PROBLEM SET:
a. From the passage on scVIDE, list each name the passage gives to a data set in its "Results" section, with the tissue or cells that data set comes from.
b. Proceed with the passage on scVIDE, writing on from its final sentence.

SELECTED PASSAGE:
With the above approach, we can determine the statistical power for a given number of cells. To assess the statistical power for experiments whose number of cells exceeds that of the pilot dataset, we can use the properties of VAEs and generate synthetic data. Using the generated data that exceeds the size of the original dataset, we can then re-apply the algorithm to obtain the statistical power for the enlarged dataset. Finally, we can continue this procedure until achieving adequate statistical power.

### Experimental setup

To test scVIDE, we used the following setup. First, we trained the algorithm on varying sizes of the original small pilot data sets n = (64, 128, 192, 256, 320, 384, 768, 1152, 1536). Here, we arrived at the small pilot data sets by randomly subsampling cells from the original larger data. Note that when we refer to pilot data sets in the following, we mean smaller subsamples of the original data that are assumed to represent pilot data (**Figure 2 A**). Based on the trained models, we then generated synthetic data, first in the size of the input pilot data set and then by synthetically increasing the sample size 2-fold, 3-fold, 4-fold, and 5-fold. For example, after training the model on 384 cells, we would generate 384, 768, 1152, 1536, and 1920 synthetic cells (**Figure 2 B**). Additionally, for each pilot data set, we sample 64 cells and generate the same amount of synthetic cells using scVI. Next, we train scVI on the 64 cells to estimate each cell’s ELBO based on the correlation structure provided by the synthetic data. To create the null distribution of ELBO estimates, we would use jackstraw sampling on a small fraction, say ten cells, of the 64 cells and train scVI on the permuted data set. Repeating this procedure 100 times, we could therefore estimate the ELBO of 1000 uninformative cells. We can then use the resulting distribution of ELBO estimates—stemming from uninformative cells— as a baseline to quantify the contribution of a potentially informative cell to the ELBO. Hence, we always compare ELBOs from the larger data sets to that of the small 64-cell pilot data, limiting computational complexity. We only apply scVIDE to synthetic data because, in reality, we would have only a small pilot data set at hand. Synthetic data can be seen as a noisier version of the original data. Hence, we expect statistical power derived from synthetic data to give a lower bound for the original data. Next, we applied scVIDE to each synthetic data set and estimated the statistical power for each sample size. For the jackstraw sampling, we have set the proportion of permuted cells to s = 10% and trained B = 100 networks based on the permuted data. In a sensitivity analysis, we show that our model is robust to the choice of the hyperparameter (see **Supplementary Figure 2**).

## Results

We applied scVIDE to five data sets representing different experimental protocols and tissues. Specifically, we use a data set from the cortex of mouse brains [28], which we refer to as *Tasic data* throughout this work. In addition, we use a data set of peripheral blood mononuclear cells (PBMCs) from a healthy donor [29], where we refer to this data set as *PBMC3k*. We additionally examine a Smart-seq2 data set (*Nestorowa data*). This data set consists of mouse hematopoietic stem cells (HSC) [30].

AVAILABLE DATA:
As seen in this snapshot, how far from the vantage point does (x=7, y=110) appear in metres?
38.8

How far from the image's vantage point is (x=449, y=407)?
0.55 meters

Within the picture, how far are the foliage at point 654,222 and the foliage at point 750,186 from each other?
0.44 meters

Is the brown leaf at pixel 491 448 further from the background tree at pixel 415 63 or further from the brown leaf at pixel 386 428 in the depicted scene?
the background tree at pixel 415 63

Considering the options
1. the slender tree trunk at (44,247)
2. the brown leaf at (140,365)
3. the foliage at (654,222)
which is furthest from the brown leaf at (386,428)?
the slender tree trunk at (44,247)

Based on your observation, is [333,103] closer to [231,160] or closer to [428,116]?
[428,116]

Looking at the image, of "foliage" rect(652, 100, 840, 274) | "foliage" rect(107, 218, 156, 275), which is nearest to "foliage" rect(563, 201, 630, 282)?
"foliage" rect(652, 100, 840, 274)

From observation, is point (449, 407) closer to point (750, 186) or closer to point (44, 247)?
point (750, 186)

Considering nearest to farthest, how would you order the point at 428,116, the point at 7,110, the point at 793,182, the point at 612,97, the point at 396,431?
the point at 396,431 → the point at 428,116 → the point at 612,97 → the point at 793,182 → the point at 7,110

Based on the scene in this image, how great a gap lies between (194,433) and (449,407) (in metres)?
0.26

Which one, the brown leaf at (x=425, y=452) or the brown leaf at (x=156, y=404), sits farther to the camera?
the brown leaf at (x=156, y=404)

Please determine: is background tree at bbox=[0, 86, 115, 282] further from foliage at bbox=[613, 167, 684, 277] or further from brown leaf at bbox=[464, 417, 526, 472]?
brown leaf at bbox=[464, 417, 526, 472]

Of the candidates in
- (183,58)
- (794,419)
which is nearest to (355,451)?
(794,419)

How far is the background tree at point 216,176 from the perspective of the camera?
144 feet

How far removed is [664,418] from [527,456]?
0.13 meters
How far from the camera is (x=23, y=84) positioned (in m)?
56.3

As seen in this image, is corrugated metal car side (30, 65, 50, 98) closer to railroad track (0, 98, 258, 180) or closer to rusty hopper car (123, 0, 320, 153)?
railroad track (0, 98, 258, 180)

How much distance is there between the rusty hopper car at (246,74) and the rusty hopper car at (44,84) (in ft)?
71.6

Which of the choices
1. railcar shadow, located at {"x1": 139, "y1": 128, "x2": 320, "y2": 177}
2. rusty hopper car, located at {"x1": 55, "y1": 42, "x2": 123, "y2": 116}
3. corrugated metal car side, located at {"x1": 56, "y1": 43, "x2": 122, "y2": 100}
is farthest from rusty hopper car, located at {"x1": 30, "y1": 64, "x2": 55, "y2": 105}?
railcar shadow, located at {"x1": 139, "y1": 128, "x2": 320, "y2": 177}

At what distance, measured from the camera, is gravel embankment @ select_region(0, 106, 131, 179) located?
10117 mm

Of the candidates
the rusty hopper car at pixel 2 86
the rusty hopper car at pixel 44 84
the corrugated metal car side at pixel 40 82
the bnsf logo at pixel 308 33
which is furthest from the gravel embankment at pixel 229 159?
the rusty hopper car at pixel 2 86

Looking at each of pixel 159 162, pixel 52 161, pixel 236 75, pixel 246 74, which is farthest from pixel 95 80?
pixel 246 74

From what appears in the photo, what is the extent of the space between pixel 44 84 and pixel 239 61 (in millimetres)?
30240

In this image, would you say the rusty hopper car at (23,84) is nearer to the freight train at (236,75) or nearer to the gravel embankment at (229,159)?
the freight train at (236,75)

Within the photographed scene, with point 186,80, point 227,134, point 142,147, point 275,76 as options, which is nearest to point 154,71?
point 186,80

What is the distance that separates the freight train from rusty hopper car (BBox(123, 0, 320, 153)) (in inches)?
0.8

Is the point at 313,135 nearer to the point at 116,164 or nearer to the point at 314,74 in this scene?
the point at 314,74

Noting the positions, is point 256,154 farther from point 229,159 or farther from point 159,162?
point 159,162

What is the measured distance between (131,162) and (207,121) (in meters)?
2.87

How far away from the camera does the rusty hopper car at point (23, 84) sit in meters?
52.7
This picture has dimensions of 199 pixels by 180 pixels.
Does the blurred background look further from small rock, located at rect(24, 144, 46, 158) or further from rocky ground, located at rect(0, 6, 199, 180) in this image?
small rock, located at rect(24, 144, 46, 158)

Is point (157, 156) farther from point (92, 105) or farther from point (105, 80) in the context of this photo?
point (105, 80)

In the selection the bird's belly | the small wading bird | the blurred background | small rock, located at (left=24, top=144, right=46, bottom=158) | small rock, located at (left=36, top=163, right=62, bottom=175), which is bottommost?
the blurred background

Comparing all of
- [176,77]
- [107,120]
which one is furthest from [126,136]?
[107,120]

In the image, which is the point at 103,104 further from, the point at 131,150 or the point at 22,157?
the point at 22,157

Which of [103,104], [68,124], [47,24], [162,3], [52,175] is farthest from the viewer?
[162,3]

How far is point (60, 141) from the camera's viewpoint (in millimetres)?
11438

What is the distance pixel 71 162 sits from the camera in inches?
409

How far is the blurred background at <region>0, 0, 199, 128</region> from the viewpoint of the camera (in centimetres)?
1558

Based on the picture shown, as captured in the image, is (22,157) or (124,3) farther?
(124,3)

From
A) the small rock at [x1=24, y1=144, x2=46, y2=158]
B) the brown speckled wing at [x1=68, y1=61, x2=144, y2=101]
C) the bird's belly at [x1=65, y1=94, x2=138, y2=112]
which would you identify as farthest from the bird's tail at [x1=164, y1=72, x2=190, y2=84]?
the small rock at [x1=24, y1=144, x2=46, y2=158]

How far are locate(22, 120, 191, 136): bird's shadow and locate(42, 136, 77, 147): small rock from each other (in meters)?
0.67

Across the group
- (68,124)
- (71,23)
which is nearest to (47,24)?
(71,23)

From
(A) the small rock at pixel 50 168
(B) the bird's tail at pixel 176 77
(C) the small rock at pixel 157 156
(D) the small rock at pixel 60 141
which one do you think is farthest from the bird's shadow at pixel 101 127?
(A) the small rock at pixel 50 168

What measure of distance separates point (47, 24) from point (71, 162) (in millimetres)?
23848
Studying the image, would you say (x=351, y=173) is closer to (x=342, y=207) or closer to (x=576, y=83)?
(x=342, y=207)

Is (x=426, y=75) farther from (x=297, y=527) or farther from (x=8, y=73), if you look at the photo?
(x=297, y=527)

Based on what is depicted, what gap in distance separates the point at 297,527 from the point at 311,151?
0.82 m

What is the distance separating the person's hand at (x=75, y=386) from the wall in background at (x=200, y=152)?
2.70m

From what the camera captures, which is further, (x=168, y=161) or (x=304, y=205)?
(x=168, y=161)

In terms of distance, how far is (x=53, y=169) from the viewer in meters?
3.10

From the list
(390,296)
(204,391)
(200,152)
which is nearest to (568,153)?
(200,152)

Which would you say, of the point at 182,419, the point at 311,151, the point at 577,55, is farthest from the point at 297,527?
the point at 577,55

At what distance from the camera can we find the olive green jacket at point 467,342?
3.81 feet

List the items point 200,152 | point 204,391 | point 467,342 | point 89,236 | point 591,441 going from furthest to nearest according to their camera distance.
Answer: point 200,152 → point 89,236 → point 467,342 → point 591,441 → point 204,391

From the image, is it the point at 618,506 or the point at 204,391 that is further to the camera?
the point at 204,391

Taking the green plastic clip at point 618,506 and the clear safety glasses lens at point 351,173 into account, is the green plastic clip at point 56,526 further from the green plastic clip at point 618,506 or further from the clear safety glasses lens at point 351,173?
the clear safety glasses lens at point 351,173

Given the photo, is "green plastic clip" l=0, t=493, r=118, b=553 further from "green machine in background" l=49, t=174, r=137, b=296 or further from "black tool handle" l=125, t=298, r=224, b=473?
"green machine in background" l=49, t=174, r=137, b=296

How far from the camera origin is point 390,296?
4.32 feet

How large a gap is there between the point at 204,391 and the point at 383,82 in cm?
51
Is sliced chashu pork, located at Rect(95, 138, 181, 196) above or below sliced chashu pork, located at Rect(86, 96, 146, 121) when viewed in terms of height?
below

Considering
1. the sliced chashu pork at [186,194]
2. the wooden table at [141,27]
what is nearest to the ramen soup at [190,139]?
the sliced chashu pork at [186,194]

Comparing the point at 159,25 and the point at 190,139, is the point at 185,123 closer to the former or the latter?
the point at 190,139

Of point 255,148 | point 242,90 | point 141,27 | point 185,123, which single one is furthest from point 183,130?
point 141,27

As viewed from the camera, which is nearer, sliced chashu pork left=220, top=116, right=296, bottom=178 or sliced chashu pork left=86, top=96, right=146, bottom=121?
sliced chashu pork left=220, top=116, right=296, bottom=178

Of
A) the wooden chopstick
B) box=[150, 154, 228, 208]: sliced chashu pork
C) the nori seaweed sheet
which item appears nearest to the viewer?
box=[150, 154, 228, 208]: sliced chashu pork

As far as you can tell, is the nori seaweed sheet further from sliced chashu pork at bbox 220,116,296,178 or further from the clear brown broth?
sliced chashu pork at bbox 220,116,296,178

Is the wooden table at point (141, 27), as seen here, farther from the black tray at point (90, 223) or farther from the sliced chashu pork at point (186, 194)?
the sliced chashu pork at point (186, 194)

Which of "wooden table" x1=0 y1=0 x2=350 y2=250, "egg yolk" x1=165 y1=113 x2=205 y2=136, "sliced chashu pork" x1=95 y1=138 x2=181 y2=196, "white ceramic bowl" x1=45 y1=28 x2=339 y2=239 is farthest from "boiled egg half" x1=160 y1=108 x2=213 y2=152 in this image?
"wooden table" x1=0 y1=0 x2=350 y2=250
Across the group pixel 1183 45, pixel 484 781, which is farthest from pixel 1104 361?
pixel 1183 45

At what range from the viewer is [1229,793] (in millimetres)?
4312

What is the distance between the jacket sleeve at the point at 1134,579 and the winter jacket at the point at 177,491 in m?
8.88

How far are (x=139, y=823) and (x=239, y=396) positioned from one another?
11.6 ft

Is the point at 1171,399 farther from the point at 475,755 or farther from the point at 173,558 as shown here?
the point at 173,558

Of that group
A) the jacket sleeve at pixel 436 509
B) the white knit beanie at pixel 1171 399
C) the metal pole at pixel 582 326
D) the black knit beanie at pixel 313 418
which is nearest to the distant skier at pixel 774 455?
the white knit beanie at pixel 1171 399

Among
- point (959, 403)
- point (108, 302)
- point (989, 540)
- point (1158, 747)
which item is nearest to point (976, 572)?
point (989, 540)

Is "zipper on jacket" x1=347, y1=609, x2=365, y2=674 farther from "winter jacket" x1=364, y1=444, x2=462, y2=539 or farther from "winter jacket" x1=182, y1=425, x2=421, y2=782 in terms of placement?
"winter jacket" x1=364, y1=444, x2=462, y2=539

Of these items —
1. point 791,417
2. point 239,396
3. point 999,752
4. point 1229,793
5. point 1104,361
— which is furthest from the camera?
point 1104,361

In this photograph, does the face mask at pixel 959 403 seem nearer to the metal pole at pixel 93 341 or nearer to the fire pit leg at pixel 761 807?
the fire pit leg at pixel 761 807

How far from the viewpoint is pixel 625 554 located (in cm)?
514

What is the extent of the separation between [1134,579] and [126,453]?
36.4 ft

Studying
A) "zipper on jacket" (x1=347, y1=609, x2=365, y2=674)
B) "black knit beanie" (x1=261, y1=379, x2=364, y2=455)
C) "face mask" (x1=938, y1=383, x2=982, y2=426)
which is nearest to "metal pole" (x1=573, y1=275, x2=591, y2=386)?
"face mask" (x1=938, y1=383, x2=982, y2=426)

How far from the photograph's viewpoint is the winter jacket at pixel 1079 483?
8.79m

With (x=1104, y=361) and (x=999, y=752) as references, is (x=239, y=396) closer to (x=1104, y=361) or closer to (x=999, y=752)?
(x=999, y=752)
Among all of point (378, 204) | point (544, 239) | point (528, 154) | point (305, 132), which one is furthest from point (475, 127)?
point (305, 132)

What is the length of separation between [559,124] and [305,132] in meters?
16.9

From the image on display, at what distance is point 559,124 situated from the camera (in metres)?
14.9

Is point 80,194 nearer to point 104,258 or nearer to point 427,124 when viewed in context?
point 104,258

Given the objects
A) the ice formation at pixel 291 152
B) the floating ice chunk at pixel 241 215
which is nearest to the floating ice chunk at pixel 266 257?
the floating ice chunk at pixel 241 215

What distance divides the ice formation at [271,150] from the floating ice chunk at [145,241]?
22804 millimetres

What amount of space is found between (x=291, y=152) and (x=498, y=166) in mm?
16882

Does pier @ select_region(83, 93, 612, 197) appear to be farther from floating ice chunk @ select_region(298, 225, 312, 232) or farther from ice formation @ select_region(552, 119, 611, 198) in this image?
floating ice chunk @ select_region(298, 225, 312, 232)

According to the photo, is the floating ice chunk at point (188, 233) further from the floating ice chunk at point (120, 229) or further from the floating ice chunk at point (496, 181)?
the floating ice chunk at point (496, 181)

RESULTS IN ORDER:
a.
- Tasic data: the cortex of mouse brains
- PBMC3k: peripheral blood mononuclear cells (PBMCs) from a healthy donor
- Nestorowa data: a Smart-seq2 data set of mouse hematopoietic stem cells (HSC)

b.
For these three data sets, we have computed a theoretical bound based on the cumulative distribution function (CDF) of the negative binomial distribution as proposed by [18]. This bound estimates the number of cells that need to be sampled to detect a minimum amount of cells from each cell type. Since the approach assumes that the population of cells is dominated by one cell type, detection of less abundant cell types will be more challenging, which leads to higher estimates for the necessary number of cells. Also, this theoretical approach does not take technical or biological factors into account [21]. Therefore, we expect scVIDE to provide higher statistical power for smaller sample sizes, and we treat the CDF-derived sample size estimates as an upper bound. We derived the input parameters for the expected number of cell types, the minimum fraction of the rarest cell type, and the minimum of the desired number of cells per type from the original publications (**Supplementary Table 2**).

Furthermore, we use two kidney data sets. First, to investigate the effects of different numbers of genes on learned latent representations, we consider a single-nucleus RNA sequencing (snRNA-seq) data set from the healthy mouse kidney, which we call *Wu data set* [31]. Also, we use snRNA-seq data from the Kidney Precision Medicine Project (KPMP) [32] to demonstrate the properties of scVIDE for power calculations in sub-clustering tasks. We refer to this data set as *KPMP data*. All data sets are publicly available.

### scVIDE provides estimates of statistical power for learning latent representations

First, we ran scVIDE on the *Tasic data*, which was generated using the SMARTer protocol. After pre-processing, the cell by gene count matrix consisted of 1525 cells and 105 genes. We randomly subsampled ten pilot data sets of each sample size (64, 128, 192, 256, 320, 384, 768, 1152, 1536 cells) and trained scVI on the resulting samples. Next, by taking advantage of the generative properties of scVI, we simulate synthetic data and increase the sample size up to fivefold. Running scVIDE on each of the ten synthetic data sets of each sample size, we observe a low statistical power. For pilot data sets of sizes 64, 192, and 384 cells, we generally stay below a statistical power of 0.5. Increasing the number of cells to approximately 1500 improves statistical power up to around 0.6. However, after further expanding the sample size, statistical power saturates. This might be related to the low number of genes in the original dataset, which only allows uncovering a limited amount of latent structure (**Figure 3 A**). The difference between null and alternative distributions of δ-values and the resulting differences in statistical power can also be illustrated using the eCDFs (**Supplementary Figure 1**).

Using a data set of peripheral blood mononuclear cells (PBMCs) from a healthy donor [29], we investigate statistical power for a data set with higher dimensionality. The data set consists of 2638 cells and 750 most highly variable genes after pre-processing and was generated using 10X Genomics protocols. Although statistical power is low for 64 and 192 cells, using a pilot data set of 384 cells is sufficient for planning larger experiments that reach a power of more than 80%. More specifically, statistical power reaches at least 80% at around 1500 cells and saturates close to 100% for higher cell numbers (**Figure 3 B**). This indicates that sequencing 2000 cells might have been enough to uncover latent structure in the data to a sufficient degree.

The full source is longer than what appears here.